У Ивана Степановича вдруг мелькнула дикая мысль, что, может быть, директор и вправду надувной, как уверяли местные остряки, которые говорили, что видели ниппель у него на шее. Он с трудом удержался от того, чтобы сделать шаг к столу, перегнуться и пощупать Пантелеймона Романовича, хорошо ли накачан. Это же надо, какая чушь лезет в голову… Следовало, конечно, уйти, но Иван Степанович упустил момент, когда это было бы естественным, а сейчас неловкость приклеила его к полу, и он чувствовал себя глупо. Надо было обязательно что-то сказать, чтобы проткнуть дурацкое молчание, которое все раздувалось и раздувалось тягостным пузырем.

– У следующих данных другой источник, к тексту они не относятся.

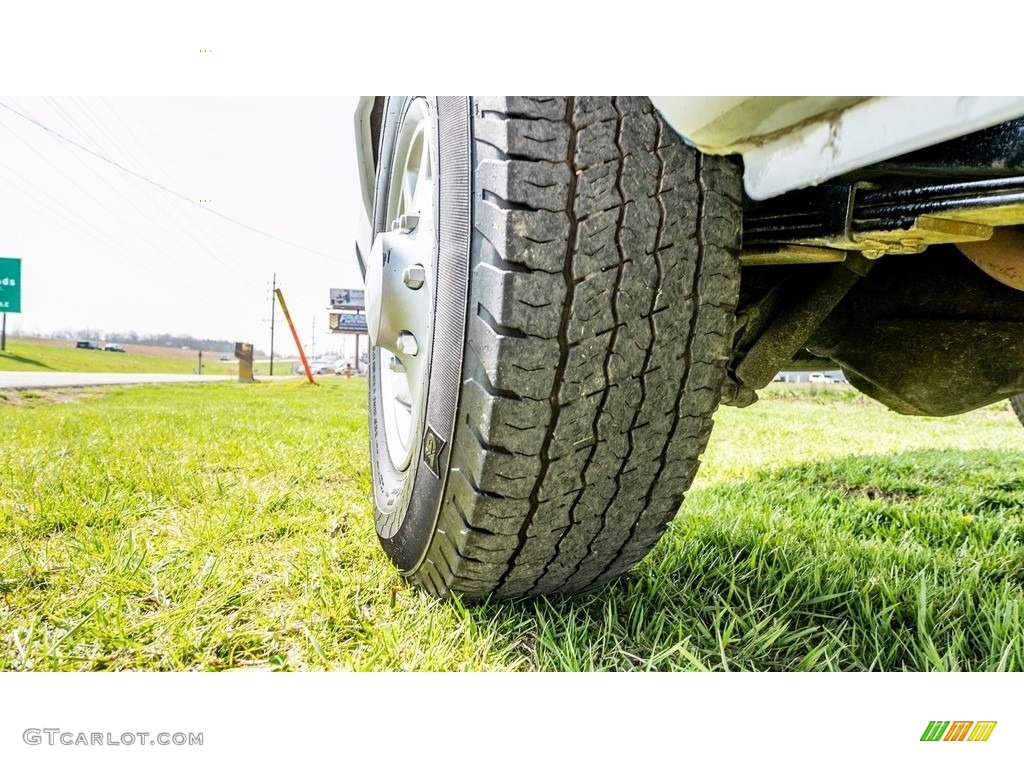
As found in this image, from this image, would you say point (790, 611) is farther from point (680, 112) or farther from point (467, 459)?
point (680, 112)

— Может быть, вы прочтете при мне? — наконец выдавил из себя Иван Степанович, как выдавливают из тюбика засохшую зубную пасту.

Директор взглянул исподлобья на посетителя, побарабанил пальцами сразу обеих рук по столу, мелодия угадывалась знакомая, и Иван Степанович вдруг подумал, что, может быть, псих-то как раз он, Иван Степанович, и что, может быть, это он только думает, что он в Доме ветеранов, может, он уже давно в психушке. Мысли эти его испугали, он не любил, когда мысли начинали забредать бог весть куда, и сделал несколько глубоких вдохов, чтобы успокоиться. Главное — насытить клетки кислородом, кислород — защита. Он окислит всякую дрань, что лезла в голову. В животе у него что-то забурчало, булькнуло, перелилось из одного сообщающегося сосуда в другой. Обычно Иван Степанович внимания на таинственную жизнь своих внутренностей не обращал, не до этого было, но сейчас ему вдруг показалось, что директор обязательно спросит его, что это такое.

И директор спросил неожиданно высоким голосом:

— Что это?

И от того, что он столь четко представил себе заранее вопрос, Иван Степанович испугался почему-то, растерялся.

— Это… — замялся он, — перистальтика у меня такая…

Пантелеймон Романович дико посмотрел на него, поднял заявление и потряс им в воздухе.

— Я про это.

— А… заявление.

— Я… изучу, — сказал директор и опустил глаза…

Юрий Анатольевич сказал старушке, которая испуганно смотрела на него, нервно теребя оборки на желтенькой блузке:

— Не волнуйтесь, Галина Дмитриевна. Маленькая тахикардийка, больше ничего. Торопится немножко сердечко, спешит, но мы его успокоим, вот попьете зги капельки, корвалол, и все будет в порядке.

— Благослови вас бог. — Старушка неловко перекрестила его, смутилась и добавила: — Вообще-то я не очень верующая, но как-то… — Она легко засмеялась и ушла.